A dozen new moons have been discovered around Jupiter. This brings the total number of known moons around the planet to 79 – the most anywhere in our Solar System.
While 11 of them appear to be part of previously known groups of moons, one is unlike anything observed before.
The moons were discovered by a team of astronomers looking for Planet 9, a large object theorised to exist in the distant Solar System beyond Pluto.
“Jupiter just happened to be in the sky near the search fields where we were looking for extremely distant Solar System objects, so we were serendipitously able to look for new moons around Jupiter while at the same time looking for planets on the fringes of our Solar System,” says Scott S Sheppard from the Carnegie Institution for Science, who led the discovery.
The moons’ discovery was announced on 17 July 2018, however the moons were first spotted in 2017.
It has taken the last year to collect the observations needed to calculate the object’s orbits, proving they are moons of Jupiter.
Nine of the moons are part of a distant swarm moving in retrograde, meaning that they orbit the opposite direction to Jupiter’s spin.
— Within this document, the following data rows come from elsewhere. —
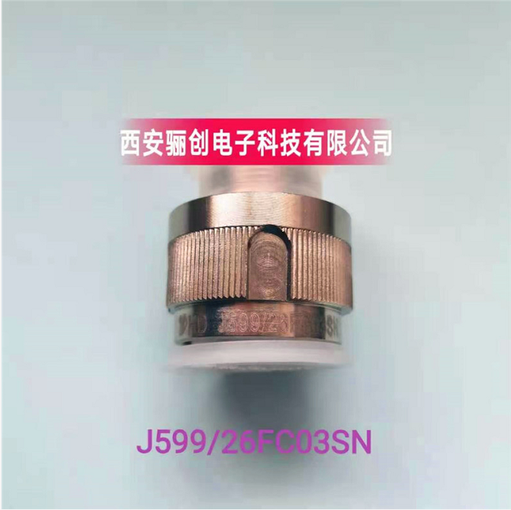 航空插頭座J599/26FD15SE連接器公母頭電纜接插件驪創(chuàng)直供圖片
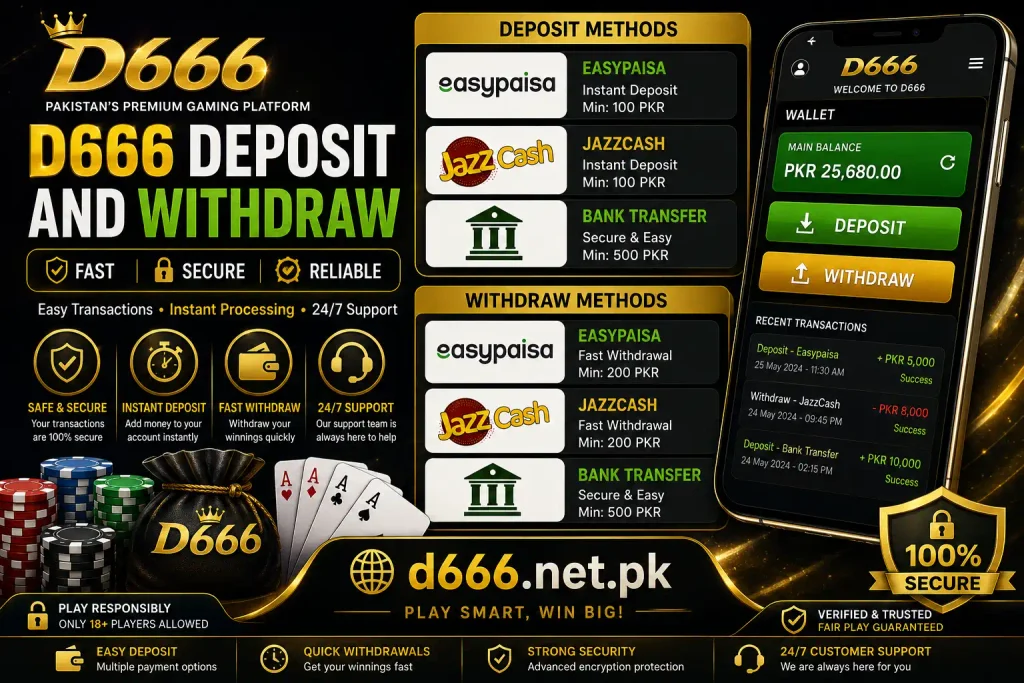 D666 Deposit and Withdraw
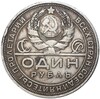 1 рубль 1924 года (ПЛ)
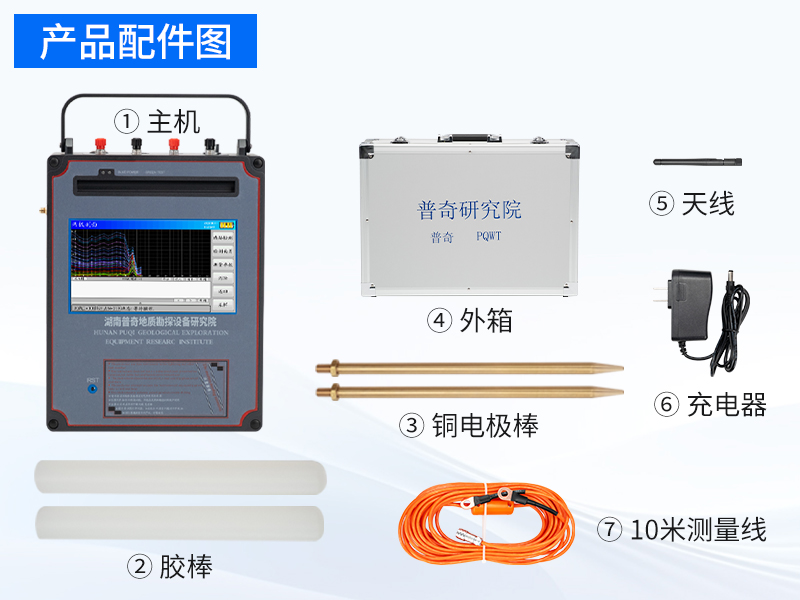 普奇TC900自动成图找水仪
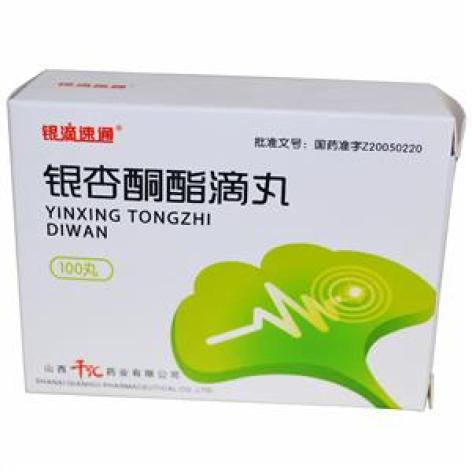 银杏酮酯滴丸(银滴速通)包装主图 银杏酮酯滴丸(银滴速通)包装主图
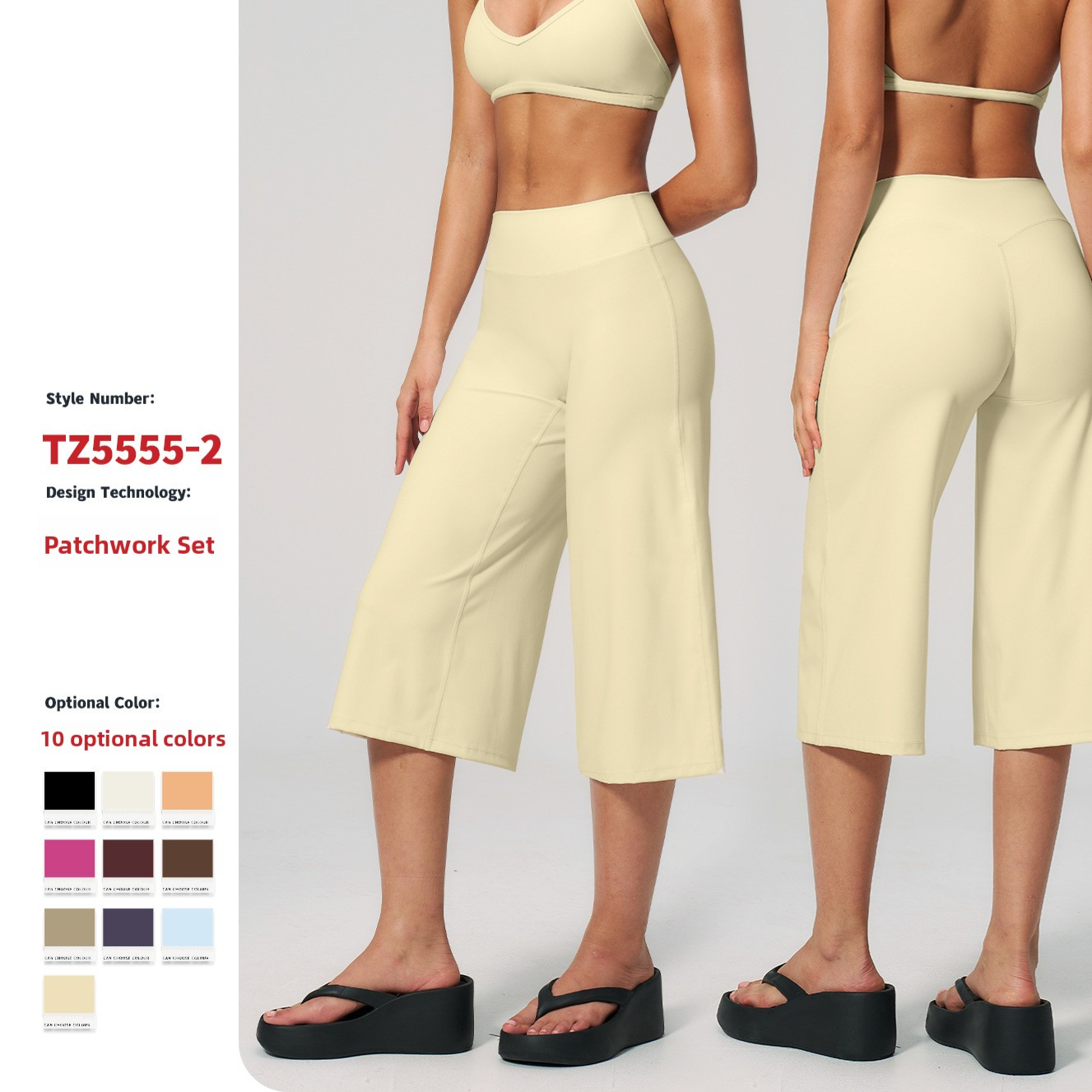 OVYRE Flow Wide-Leg Set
Two are closer to Jupiter and have a prograde motion. All 11 are thought to be the remnants of larger moons that broke up in Jupiter’s early history.
“Our other discovery is a real oddball and has an orbit like no other known Jovian moon, says Sheppard. “It’s also likely Jupiter’s smallest known moon, being less than one kilometre in diameter.”
This peculiar moon, which the team call Valetudo, moves in prograde but its orbit takes it out to the same distance as the retrograde moons.
It’s thought that the ‘oddball’ is the remnant of a larger prograde moon which collided head on with something, creating the retrograde moon swarms.
By studying the interplay between these objects, astronomers can understand the conditions around early Jupiter.
For instance, the gas and dust surrounding Jupiter during its formation must have dissipated by the time the moons were created, or else the drag would have slowed their orbit causing them to crash into the planet.